You should understand the estate administration process before you make a decisions with regard to the asset transfer vehicle. The choices that you make will impact the inheritance distributions, and you should understand the tasks that must be completed.
Simple Wills and Probate
A lot of people think that the least complicated estate planning document is the simple will. It may not be that difficult to execute a will, but the administration process is another matter.
If you were to use a will, you would name an executor to act as the estate administrator. After your passing, the executor would admit the will to probate, and the Surrogate’s Court would provide supervision during the estate administration process.
The executor would notify the beneficiaries and identify and inventory the assets.

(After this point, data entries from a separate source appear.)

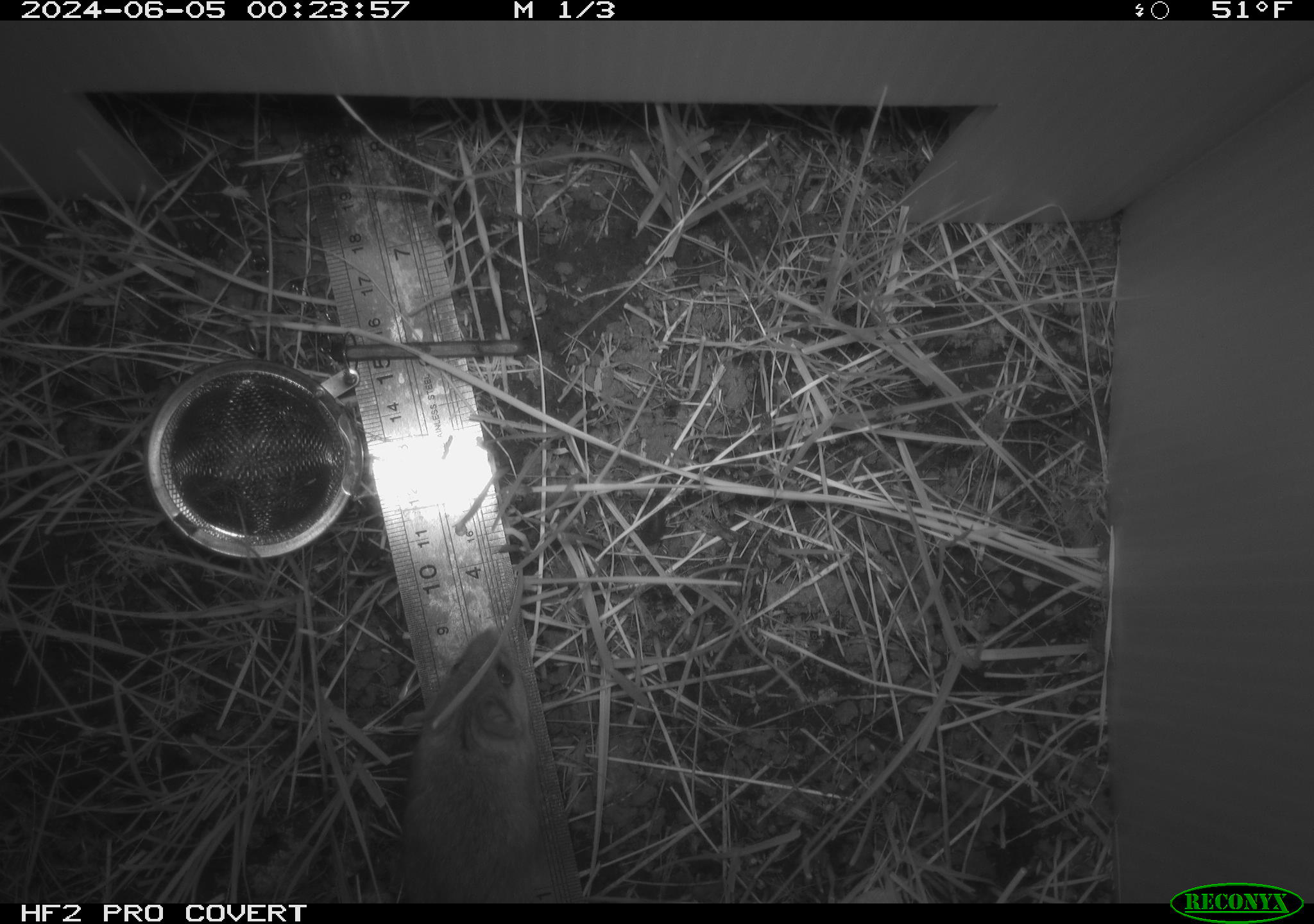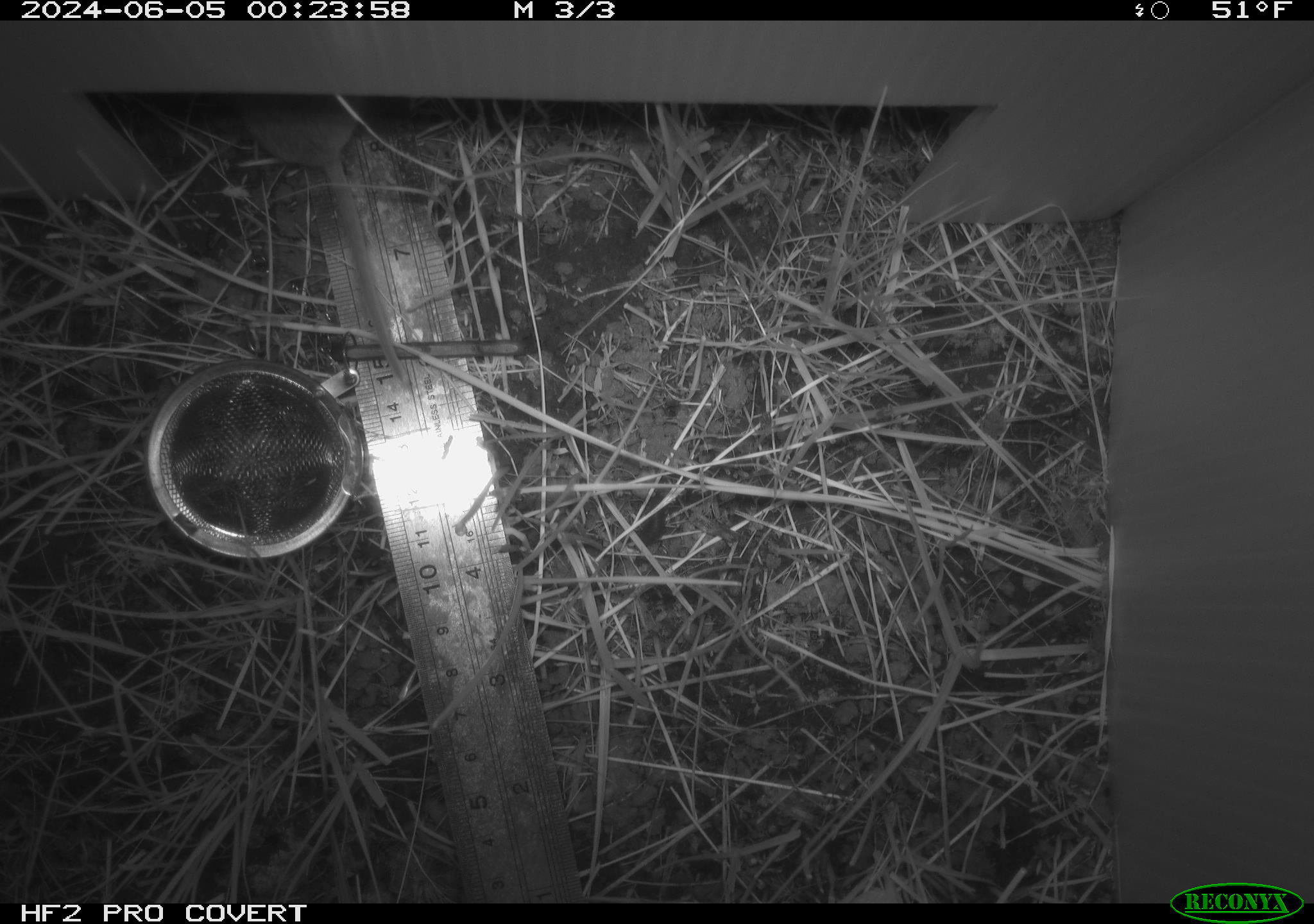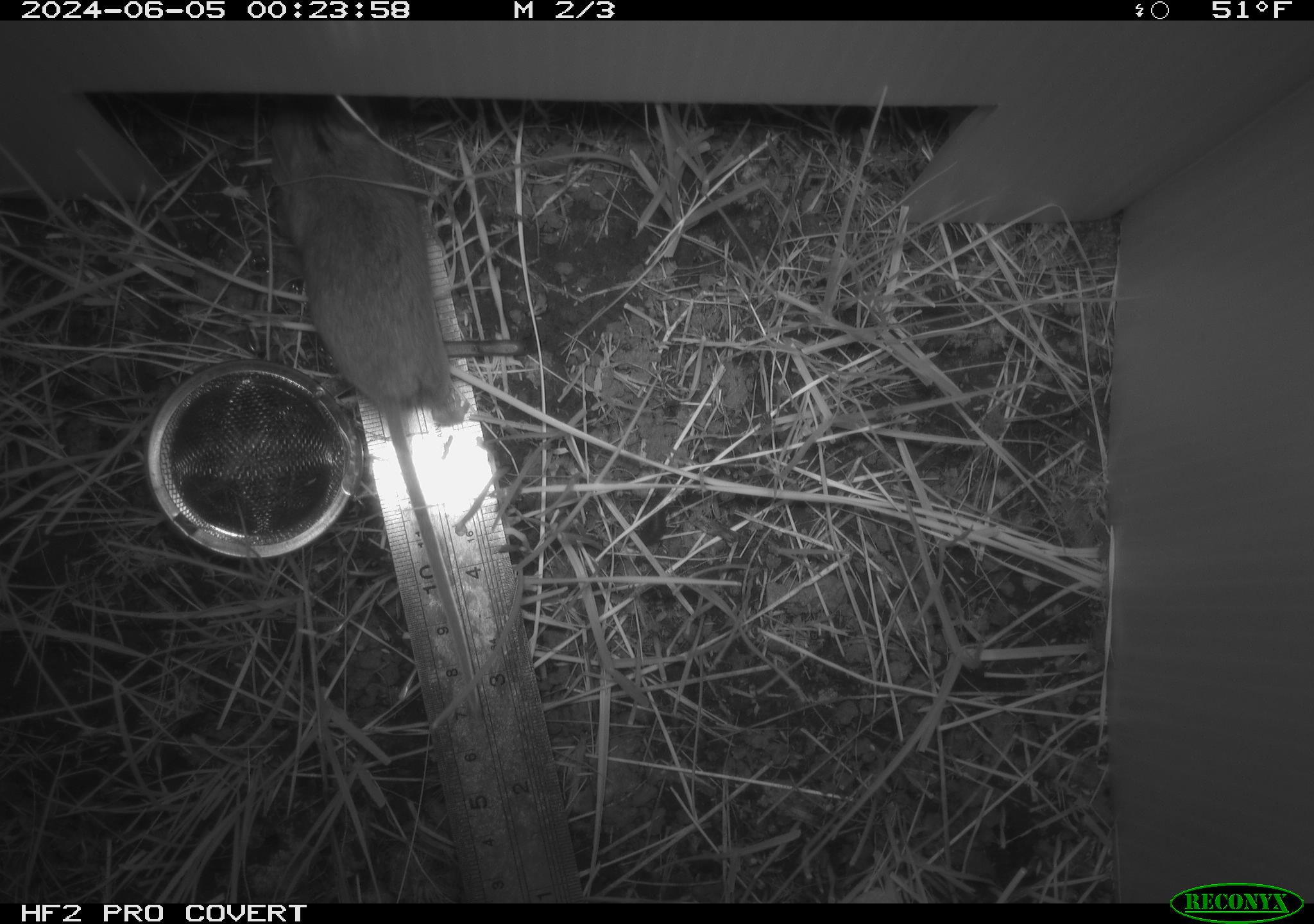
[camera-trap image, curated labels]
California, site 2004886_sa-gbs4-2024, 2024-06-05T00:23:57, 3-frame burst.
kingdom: Animalia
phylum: Chordata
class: Mammalia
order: Rodentia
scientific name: Rodentia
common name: mouse species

A Tax Identification Number would be obtained, and the executor will start a bank account for the estate. Creditors are given seven months to make claims against the estate.
In addition to other types of creditors, final taxes must be paid, and appraisals and liquidation may be necessary before the assets can be distributed to the heirs.

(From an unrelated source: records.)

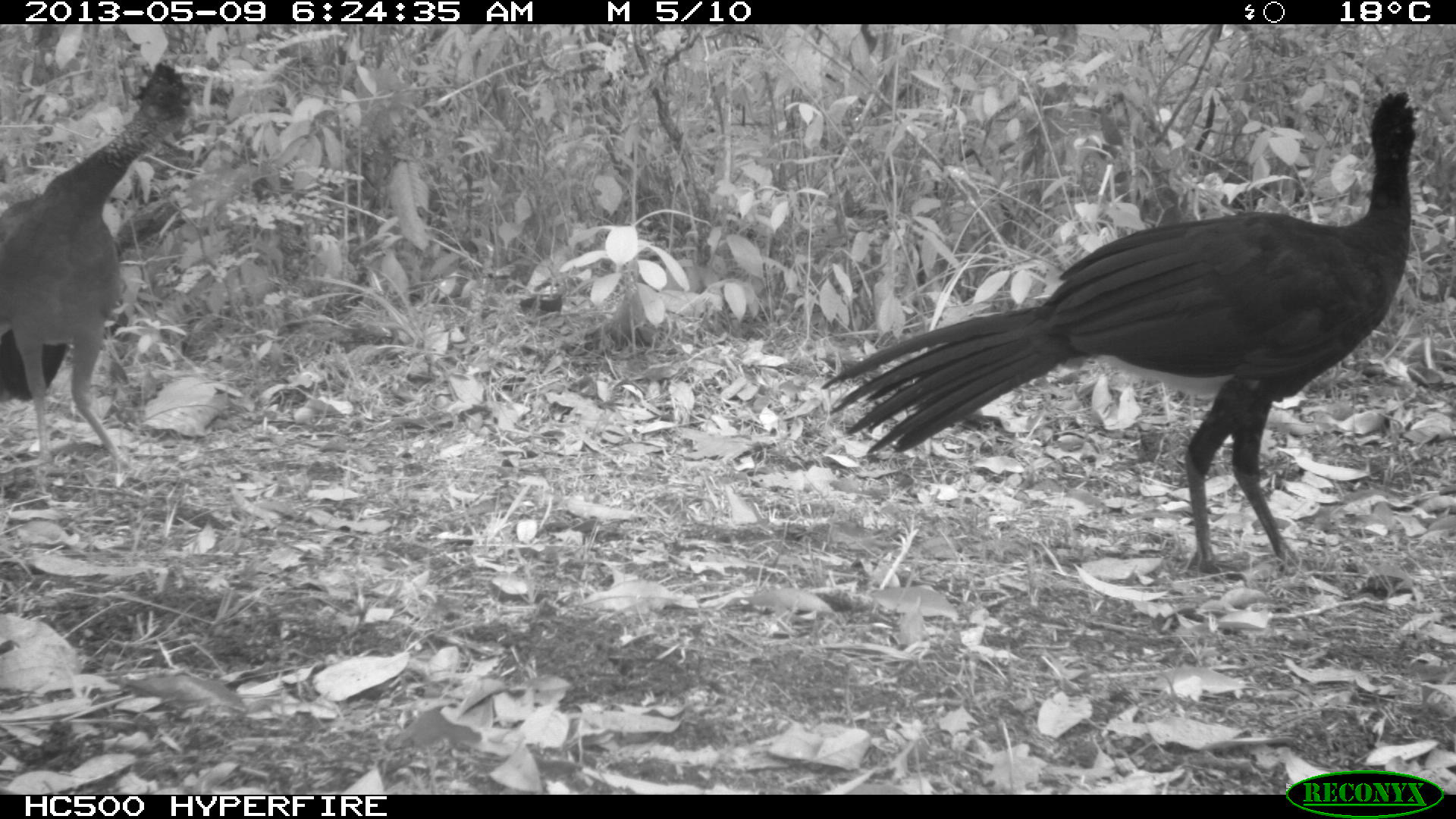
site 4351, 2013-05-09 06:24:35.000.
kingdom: Animalia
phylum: Chordata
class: Aves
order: Galliformes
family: Cracidae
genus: Crax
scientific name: Crax rubra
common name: great curassow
Crax rubra (great curassow), count 3.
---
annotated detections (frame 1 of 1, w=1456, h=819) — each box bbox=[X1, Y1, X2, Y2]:
crax rubra: bbox=[820, 84, 1432, 572]; bbox=[0, 55, 202, 471]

When everything is in order, the court will close the estate and the inheritors will receive their bequests.
Living Trust Administration
There are a number of different types of trusts, but the trust that is most widely utilized is the revocable living trust. We will stick to an explanation of living trust administration here for simplicity’s sake.

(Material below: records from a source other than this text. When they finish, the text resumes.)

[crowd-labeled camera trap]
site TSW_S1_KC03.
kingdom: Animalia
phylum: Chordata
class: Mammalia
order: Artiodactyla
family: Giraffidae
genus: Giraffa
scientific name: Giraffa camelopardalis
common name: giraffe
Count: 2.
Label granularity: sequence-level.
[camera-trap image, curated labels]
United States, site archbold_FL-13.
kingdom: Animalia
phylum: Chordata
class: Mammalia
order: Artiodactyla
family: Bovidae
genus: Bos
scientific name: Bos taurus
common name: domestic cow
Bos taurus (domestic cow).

The first thing to understand about the administration of a living trust is the simple fact that it is not subject to probate. This is an advantage, because probate will typically take 9 to 18 months to run its course, and no inheritances are distributed during this interim.
There are probate expenses that accumulate, and this is another drawback. Another negative is the loss of privacy. Anyone that is interested can access probate records to find out how the resources were distributed.
When you have a living trust, you act as the trustee while you are alive, so you have direct access to all of the assets in the trust. You can add additional property into the trust at any time, and you can utilize the assets as you see fit.
In the trust declaration, you name a trustee to succeed you after your passing, and your heirs would be designated as the beneficiaries. The trustee can be someone that you know personally, but many people will engage a trust company or the trust department of a bank.
During the administration process, the tasks that must be completed by the trustee are similar to the executor’s duties. Aside from the avoidance of probate, another major difference is the fact that all of the resources are consolidated, and this simplifies the asset identification process.
As the grantor of a revocable living trust, you decide how the trust will be closed. You can instruct the trustee to distribute all the assets after they have been properly prepared and close the trust.
Some people will dictate terms that allow for limited distributions over extended periods of time. This is necessary if there is a minor beneficiary, and it is also a solution for spendthrift adults.